Electronic Door Locks
This is the era of technology. Every industry and every aspect of the average person’s life is being affected by technology, and if recent happenings are any cursor, technology has now also gotten to the mediums a person uses to move in and out of and secure their home – locks. Until not too long ago, the only locks the typical person knew of were geometric shapes in their doors which they had to put a key through in order for them to get into their house. However, technology has changed locks, and it has done so radically.
The following are some of the latest types of electronic door locks:
• Biometric door locks- Locks that scan the fingerprints of the user in order to authorize their entry.
• Key fob locks- Key fob locks, also known as proximity locks, require the user to carry around a key fob which, when detected by the lock in its immediate vicinity, signals it to open the door.
• Smartphone-controlled locks- These locks use either Wi-Fi or Bluetooth connectivity to allow users to control their door locks via their Smartphones.
• Surveillance locks- Surveillance locks require users to enter codes in order to open them, and also take pictures of anyone who manages to open them and get in.

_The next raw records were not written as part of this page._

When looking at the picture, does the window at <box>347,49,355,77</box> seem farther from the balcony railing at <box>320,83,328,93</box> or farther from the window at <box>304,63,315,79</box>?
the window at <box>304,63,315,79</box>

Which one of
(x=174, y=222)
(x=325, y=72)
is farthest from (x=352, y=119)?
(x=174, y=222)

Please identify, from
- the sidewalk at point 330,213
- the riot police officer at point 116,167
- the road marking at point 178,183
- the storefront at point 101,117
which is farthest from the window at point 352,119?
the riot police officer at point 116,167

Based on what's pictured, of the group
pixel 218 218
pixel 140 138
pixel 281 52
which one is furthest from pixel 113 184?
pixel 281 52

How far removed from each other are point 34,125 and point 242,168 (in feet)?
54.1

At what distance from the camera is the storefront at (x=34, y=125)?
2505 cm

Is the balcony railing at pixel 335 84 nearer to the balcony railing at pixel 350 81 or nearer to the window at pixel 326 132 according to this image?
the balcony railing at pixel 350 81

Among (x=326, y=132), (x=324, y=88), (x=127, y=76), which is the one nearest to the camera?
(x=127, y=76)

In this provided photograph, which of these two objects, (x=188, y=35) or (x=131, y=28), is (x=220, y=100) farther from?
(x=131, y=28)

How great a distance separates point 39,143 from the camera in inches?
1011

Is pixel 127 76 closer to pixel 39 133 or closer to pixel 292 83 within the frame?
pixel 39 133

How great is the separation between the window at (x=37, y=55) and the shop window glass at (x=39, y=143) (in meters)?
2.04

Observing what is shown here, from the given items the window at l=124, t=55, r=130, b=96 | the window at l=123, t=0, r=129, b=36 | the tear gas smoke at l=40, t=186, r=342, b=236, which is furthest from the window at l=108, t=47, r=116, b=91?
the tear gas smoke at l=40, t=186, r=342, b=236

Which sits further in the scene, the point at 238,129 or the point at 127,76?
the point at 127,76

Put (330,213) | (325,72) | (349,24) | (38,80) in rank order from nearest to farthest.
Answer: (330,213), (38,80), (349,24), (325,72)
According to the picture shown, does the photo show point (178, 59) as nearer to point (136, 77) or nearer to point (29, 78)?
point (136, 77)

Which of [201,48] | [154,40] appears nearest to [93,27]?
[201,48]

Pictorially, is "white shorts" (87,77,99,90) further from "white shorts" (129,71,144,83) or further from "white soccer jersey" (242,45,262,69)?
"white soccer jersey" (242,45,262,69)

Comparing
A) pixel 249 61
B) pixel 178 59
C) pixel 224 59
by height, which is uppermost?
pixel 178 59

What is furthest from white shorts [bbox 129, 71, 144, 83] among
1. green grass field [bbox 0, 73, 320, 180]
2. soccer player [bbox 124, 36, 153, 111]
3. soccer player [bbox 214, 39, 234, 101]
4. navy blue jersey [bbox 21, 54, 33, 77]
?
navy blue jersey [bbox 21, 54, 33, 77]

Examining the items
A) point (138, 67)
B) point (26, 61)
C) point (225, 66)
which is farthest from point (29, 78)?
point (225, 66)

Are Electronic Door Locks Safe?
Technology has changed the keyed locks the world knew and loved until recently into the electronic door locks of tomorrow. Well the question is, is this change good or bad? Are electronic door locks actually safe? Electronic door locks are safe, but only as much as, if not lesser than, normal, non-electronic, keyed locks.
While it is true that getting past a keyed lock is not a tough task for the typical intruder, it is also true that electronic door locks are often made of subpar materials, making them prone to being broken by intruders, unlike keyed locks such as the impregnable Medeco Maxum 11WC60L, which can take an unprecedented amount of damage. Furthermore, almost all of the locks that use fingerprints, Wi-Fi or Bluetooth tend to cease functioning in the event of a power outage, in which case a person has to use a backup key to unlock their door. The backup key slot in electronic locks can quite easily be exploited by intruders as any person who knows their way around a lock can use nothing but a paperclip to bypass an electronic lock via its backup key slot.

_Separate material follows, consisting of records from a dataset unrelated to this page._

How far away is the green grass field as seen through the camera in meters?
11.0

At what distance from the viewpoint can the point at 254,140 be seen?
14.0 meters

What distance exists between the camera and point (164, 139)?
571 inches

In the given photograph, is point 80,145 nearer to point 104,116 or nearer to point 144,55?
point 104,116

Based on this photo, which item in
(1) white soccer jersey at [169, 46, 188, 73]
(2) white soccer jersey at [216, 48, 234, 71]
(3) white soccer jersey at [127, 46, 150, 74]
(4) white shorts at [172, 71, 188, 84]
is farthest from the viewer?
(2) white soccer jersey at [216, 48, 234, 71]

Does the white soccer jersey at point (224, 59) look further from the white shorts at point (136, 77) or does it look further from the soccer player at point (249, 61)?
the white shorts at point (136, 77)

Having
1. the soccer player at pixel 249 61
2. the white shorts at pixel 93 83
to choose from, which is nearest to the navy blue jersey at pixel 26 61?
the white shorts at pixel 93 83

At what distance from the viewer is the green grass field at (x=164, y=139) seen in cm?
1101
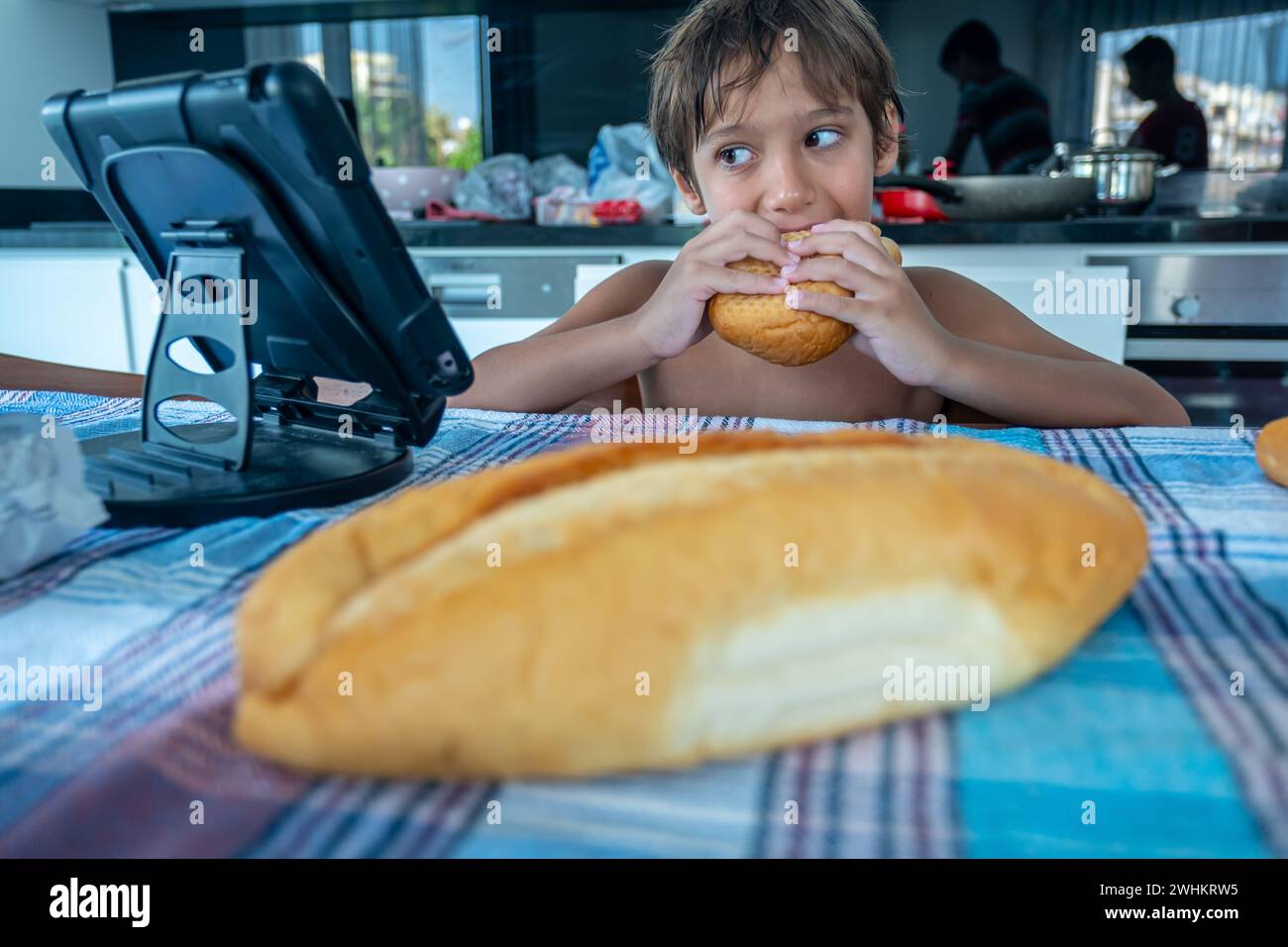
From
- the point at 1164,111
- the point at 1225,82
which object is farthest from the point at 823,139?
the point at 1225,82

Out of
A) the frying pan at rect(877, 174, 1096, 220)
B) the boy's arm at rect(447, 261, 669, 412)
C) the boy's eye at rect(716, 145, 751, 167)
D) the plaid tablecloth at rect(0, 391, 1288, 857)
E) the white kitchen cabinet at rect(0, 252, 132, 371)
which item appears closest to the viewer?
the plaid tablecloth at rect(0, 391, 1288, 857)

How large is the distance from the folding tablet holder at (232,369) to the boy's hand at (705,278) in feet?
1.23

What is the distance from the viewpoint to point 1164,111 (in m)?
2.82

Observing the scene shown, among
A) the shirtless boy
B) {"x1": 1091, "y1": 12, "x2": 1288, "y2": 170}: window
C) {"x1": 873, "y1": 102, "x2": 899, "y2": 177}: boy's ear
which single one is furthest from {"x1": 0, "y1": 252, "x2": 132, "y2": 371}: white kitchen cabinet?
{"x1": 1091, "y1": 12, "x2": 1288, "y2": 170}: window

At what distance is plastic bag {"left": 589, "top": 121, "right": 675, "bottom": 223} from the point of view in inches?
106

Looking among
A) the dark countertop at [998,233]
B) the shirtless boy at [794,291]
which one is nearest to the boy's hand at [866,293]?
the shirtless boy at [794,291]

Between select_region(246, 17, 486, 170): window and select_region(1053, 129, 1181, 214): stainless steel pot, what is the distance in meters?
1.92

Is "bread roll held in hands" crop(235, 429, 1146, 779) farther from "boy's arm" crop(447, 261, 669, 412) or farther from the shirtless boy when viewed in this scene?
"boy's arm" crop(447, 261, 669, 412)

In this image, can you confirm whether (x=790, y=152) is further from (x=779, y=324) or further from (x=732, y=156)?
(x=779, y=324)

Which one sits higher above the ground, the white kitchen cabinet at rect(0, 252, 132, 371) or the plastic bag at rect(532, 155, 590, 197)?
the plastic bag at rect(532, 155, 590, 197)

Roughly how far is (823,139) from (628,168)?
68.2 inches

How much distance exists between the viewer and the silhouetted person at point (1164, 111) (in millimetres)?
2791

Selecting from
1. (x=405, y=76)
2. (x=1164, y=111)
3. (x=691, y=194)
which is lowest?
(x=691, y=194)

Forced entry is a major risk that comes with keyed locks, but it is also quite possible if a person has an electronic door lock installed in their house door. However, a person can decrease the risk of forced entry substantially by simply reinforcing their door with impact plates that are made of heavy-duty metal.
Are electronic door locks safer than keyed door locks? Definitely not, but they are just as safe as keyed locks, and if a person is tech-savvy and wants ease of access instead of having to search around on their person for the keys to their home door, an electronic door lock is most definitely a good idea.